**SET PROBLEM**
Rewrite the entries beginning at the line that has "Going by this" and stopping after the line that has "Looking carefully, is", with "reference point" renamed to "anchor" and nothing else altered.

**ENTRIES SUPPLIED**

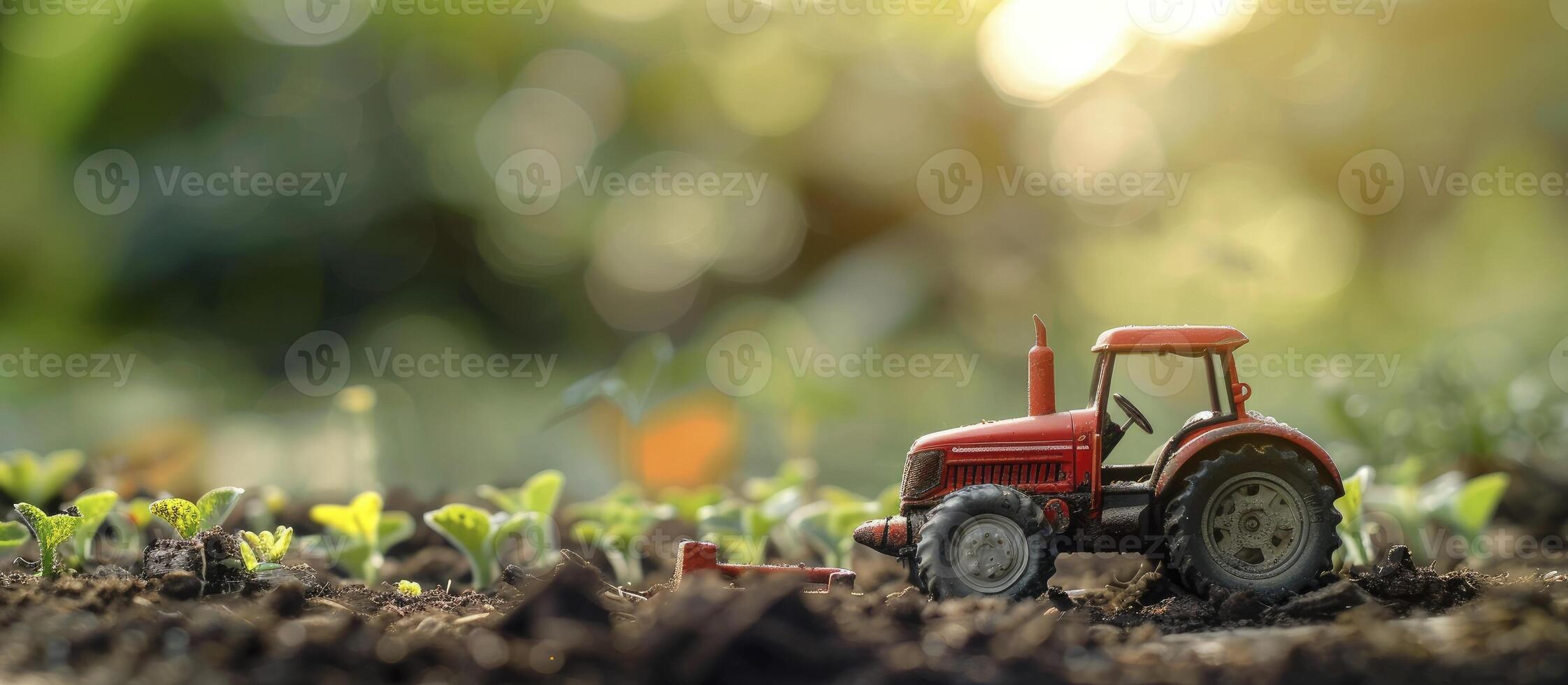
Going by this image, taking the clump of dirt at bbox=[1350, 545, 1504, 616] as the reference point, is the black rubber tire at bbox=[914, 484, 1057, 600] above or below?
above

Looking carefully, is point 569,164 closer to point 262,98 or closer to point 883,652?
==
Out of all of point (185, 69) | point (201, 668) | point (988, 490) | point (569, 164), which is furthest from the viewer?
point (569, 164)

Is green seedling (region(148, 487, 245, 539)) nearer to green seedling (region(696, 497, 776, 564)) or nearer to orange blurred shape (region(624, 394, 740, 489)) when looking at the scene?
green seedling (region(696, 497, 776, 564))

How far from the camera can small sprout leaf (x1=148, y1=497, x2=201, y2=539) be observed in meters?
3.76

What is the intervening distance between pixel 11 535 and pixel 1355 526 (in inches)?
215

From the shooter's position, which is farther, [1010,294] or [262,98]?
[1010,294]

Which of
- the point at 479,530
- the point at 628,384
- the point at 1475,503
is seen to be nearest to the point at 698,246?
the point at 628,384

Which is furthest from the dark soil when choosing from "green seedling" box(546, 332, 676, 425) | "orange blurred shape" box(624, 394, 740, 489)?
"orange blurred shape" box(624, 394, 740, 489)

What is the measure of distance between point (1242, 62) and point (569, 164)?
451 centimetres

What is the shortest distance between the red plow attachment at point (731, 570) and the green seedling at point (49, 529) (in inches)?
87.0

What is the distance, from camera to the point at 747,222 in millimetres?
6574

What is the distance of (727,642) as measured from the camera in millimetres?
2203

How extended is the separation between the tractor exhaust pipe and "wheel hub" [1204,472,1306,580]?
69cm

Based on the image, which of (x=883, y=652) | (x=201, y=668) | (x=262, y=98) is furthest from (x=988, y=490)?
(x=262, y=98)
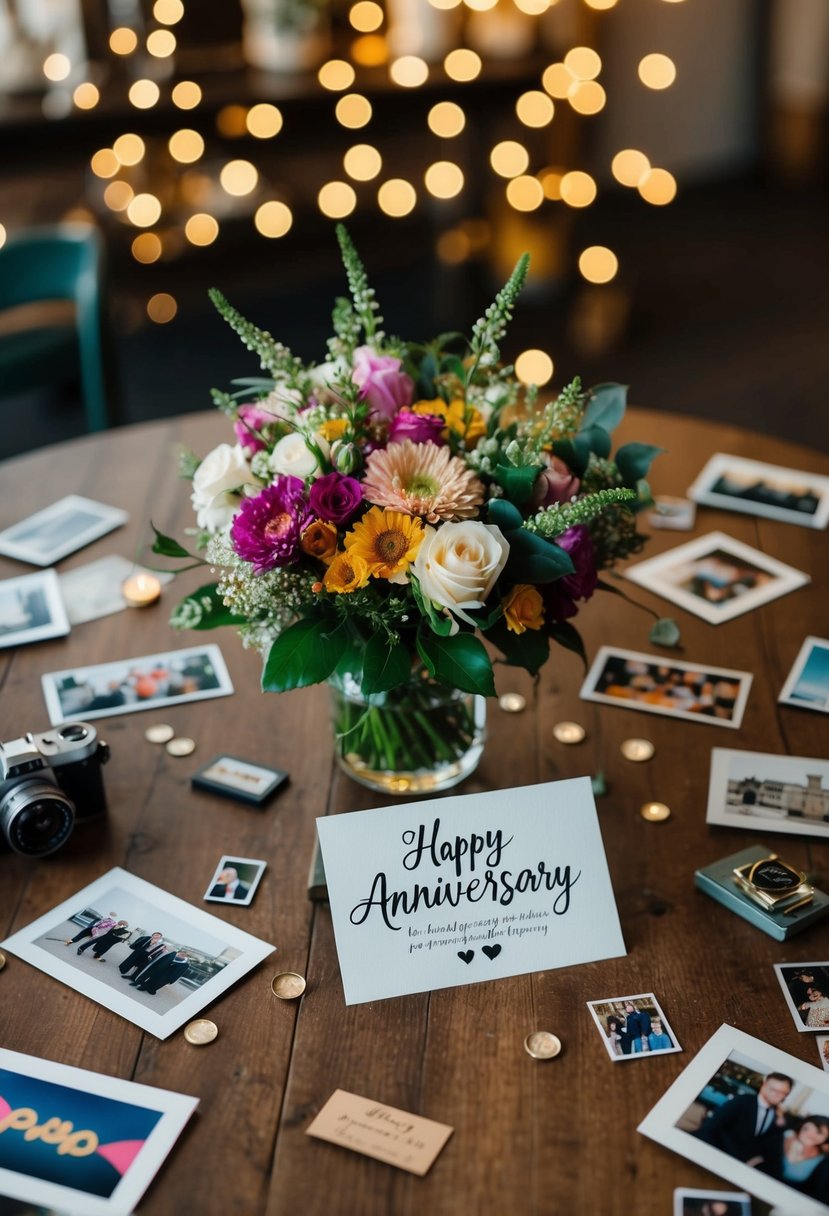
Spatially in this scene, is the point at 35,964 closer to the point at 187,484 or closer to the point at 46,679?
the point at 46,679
---
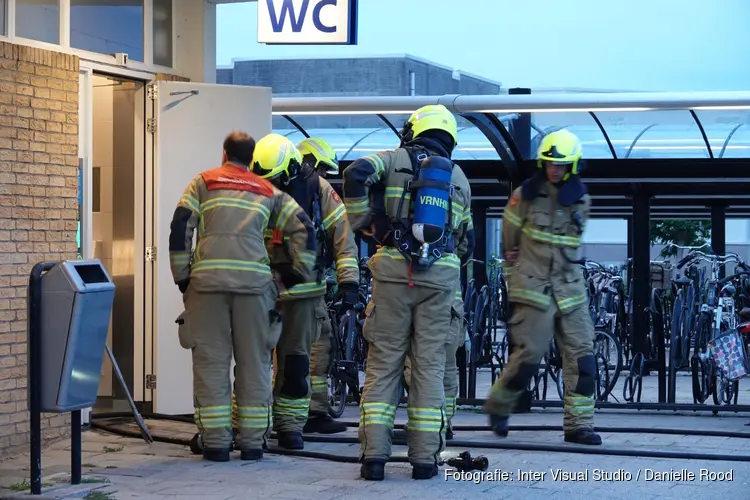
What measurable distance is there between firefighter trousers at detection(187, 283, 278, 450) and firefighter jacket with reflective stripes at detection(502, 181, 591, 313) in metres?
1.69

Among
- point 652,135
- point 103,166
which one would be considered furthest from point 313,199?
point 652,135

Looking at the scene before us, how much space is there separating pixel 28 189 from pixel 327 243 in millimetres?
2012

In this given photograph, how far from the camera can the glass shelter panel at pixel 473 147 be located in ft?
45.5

**TASK RESULT**
Going by this image, taking the clump of dirt at bbox=[1350, 545, 1504, 616] as the anchor, is the black rubber tire at bbox=[914, 484, 1057, 600] above or below?
above

Looking carefully, is point 569,164 closer to point 262,98 or closer to point 883,652?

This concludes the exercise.